**Work to complete**
Rename "clock" to "timepiece" in each of the entries, changing nothing else, and give the lines again without the pictures.

**Records provided**
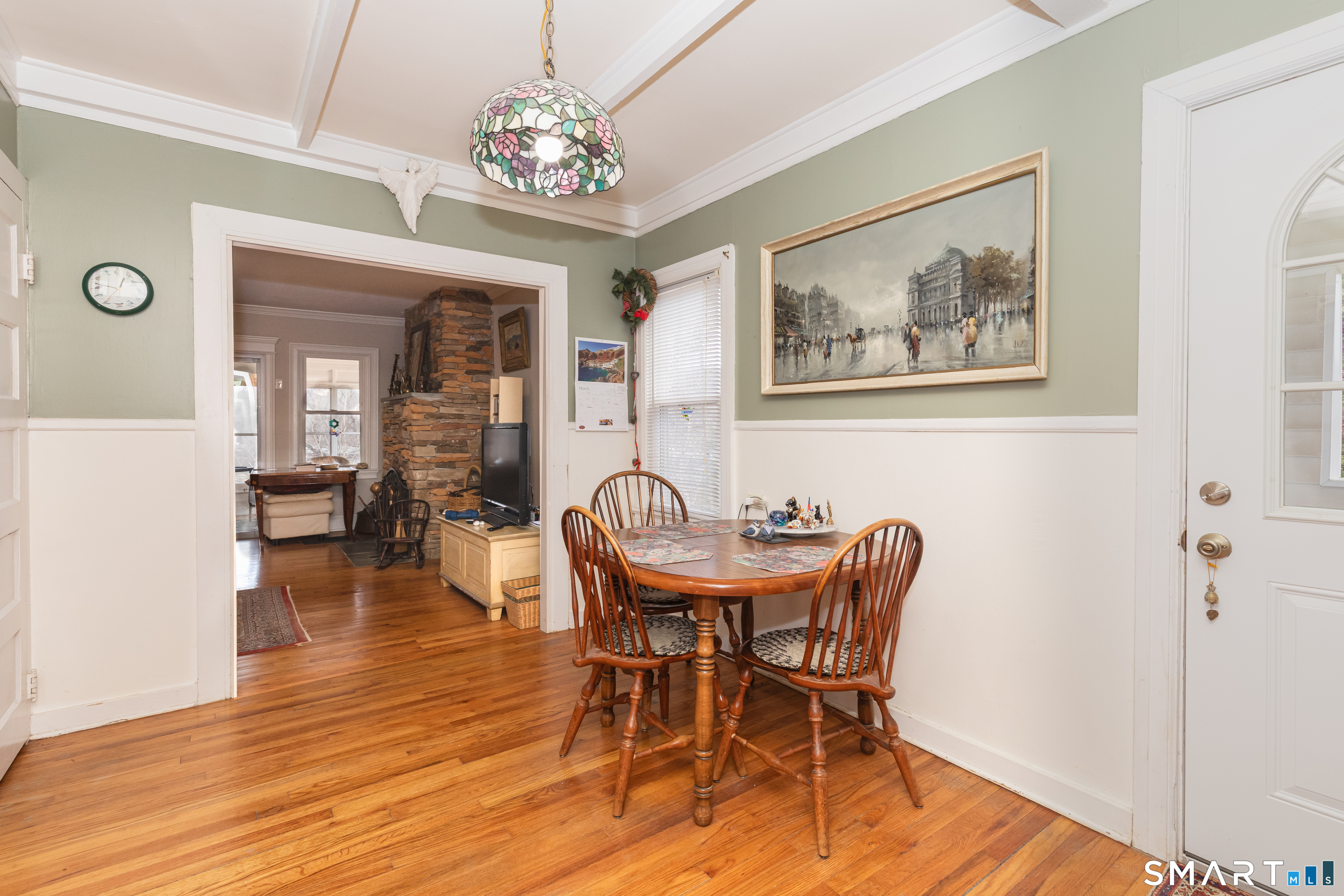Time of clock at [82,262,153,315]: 12:47
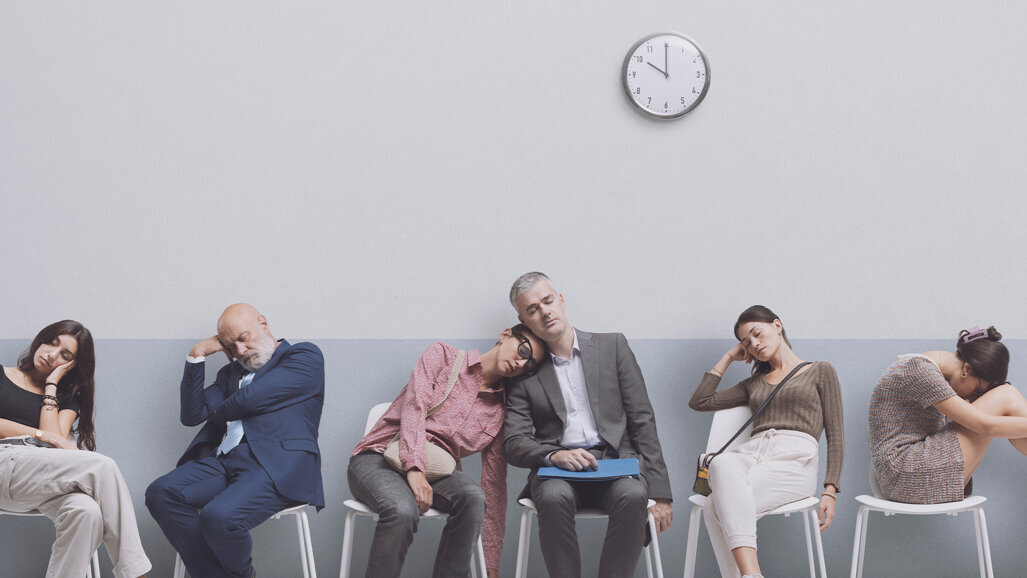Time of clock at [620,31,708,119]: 9:59
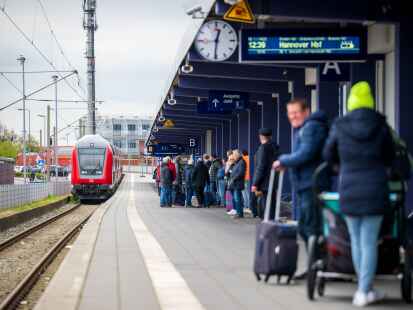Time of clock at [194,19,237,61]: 12:30
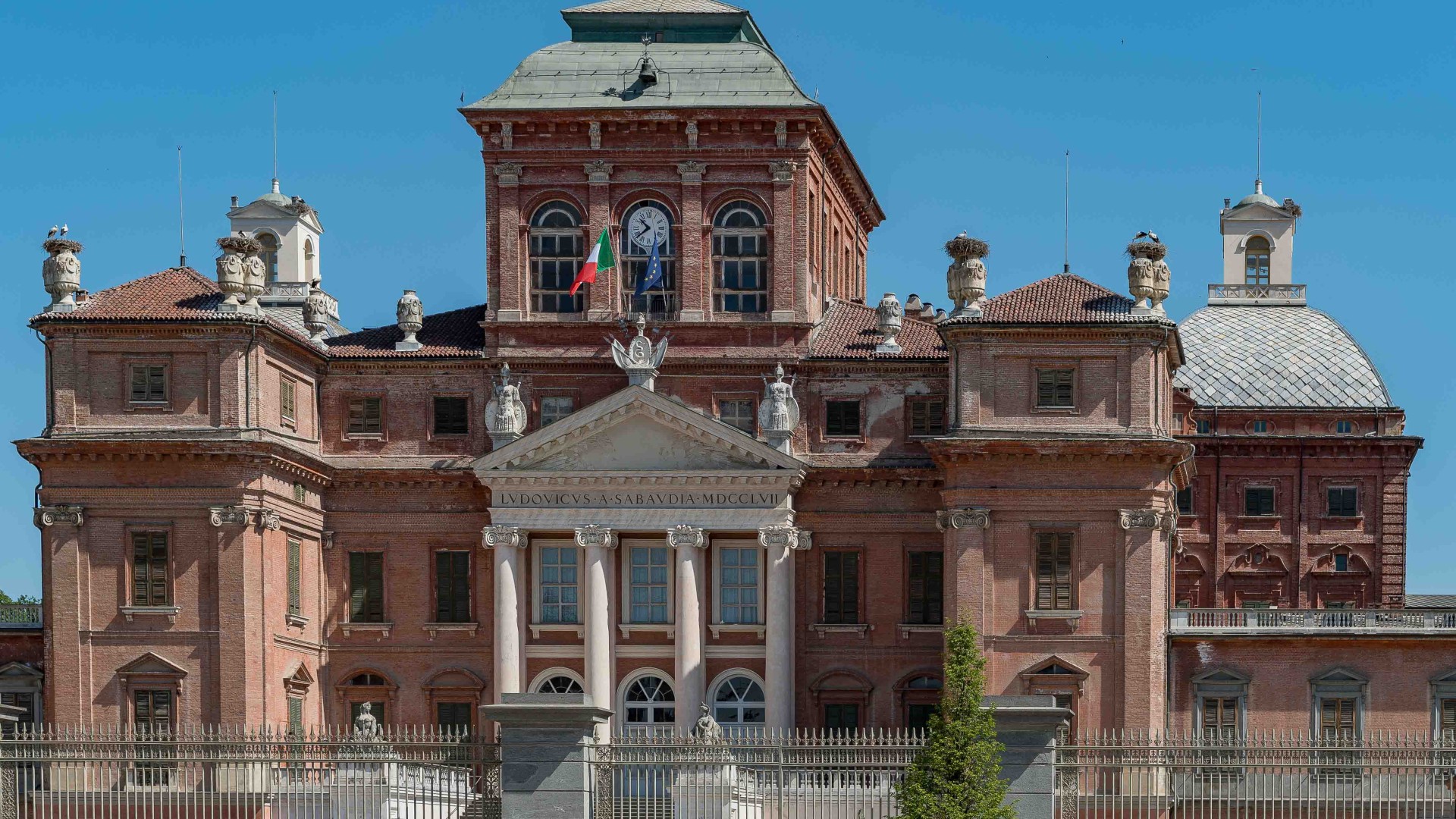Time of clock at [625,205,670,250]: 10:38
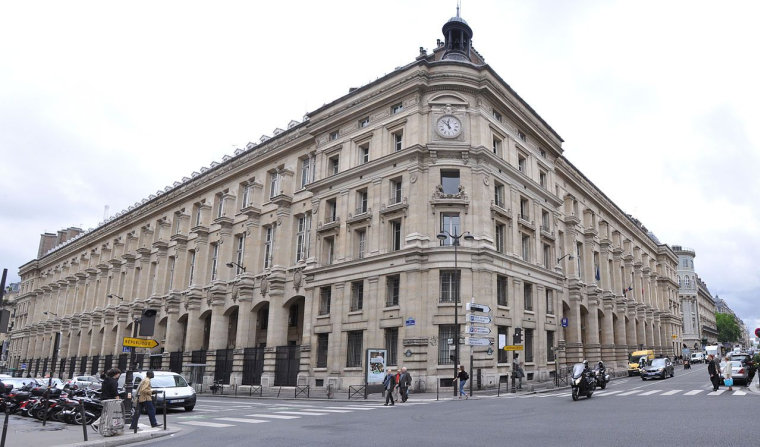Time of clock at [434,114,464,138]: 11:52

**Task result**
Time of timepiece at [82,262,153,315]: 12:47
Time of timepiece at [620,31,708,119]: 9:59
Time of timepiece at [194,19,237,61]: 12:30
Time of timepiece at [625,205,670,250]: 10:38
Time of timepiece at [434,114,464,138]: 11:52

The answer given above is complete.